Researchers also found that investor-owned hospital chains that sold buildings to REITs were more likely to close or go bankrupt, as happened in 2024 with Steward Health Care. Often, private equity investors kept the sale proceeds as profits while the hospitals were burdened with new rent costs. “There were no improvements in clinical outcomes,” said Thomas Tsai, an associate professor at the Harvard T.H. Chan School of Public Health.

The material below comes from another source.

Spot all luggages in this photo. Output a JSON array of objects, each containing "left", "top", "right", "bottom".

REITs are required to distribute most of their income and don’t have to pay the 21% federal corporate income tax on it. There is a catch: A REIT that “directly or indirectly operates or manages” a health care facility loses the tax break for five years. Typically, a REIT leases the property to another company that runs the nursing home or assisted living facility and maintains its tax break. Nareit said health care REITs distributed more than $7 billion in dividends in 2024.

Michael Stroyeck, head of health care analysis at Green Street, a real estate research company, said “there’s definitely a symbiotic relationship” between REITs and facility managers because they have the same goals. He said he has seen REITs replace operators that are having difficulties or go bankrupt.

John Kane, a senior vice president at the American Health Care Association and the National Center for Assisted Living, an industry group that represents nursing homes, said in a statement: “Given government funding often falls short, REITs have been valuable partners in helping to invest in long term care without influencing daily operations.”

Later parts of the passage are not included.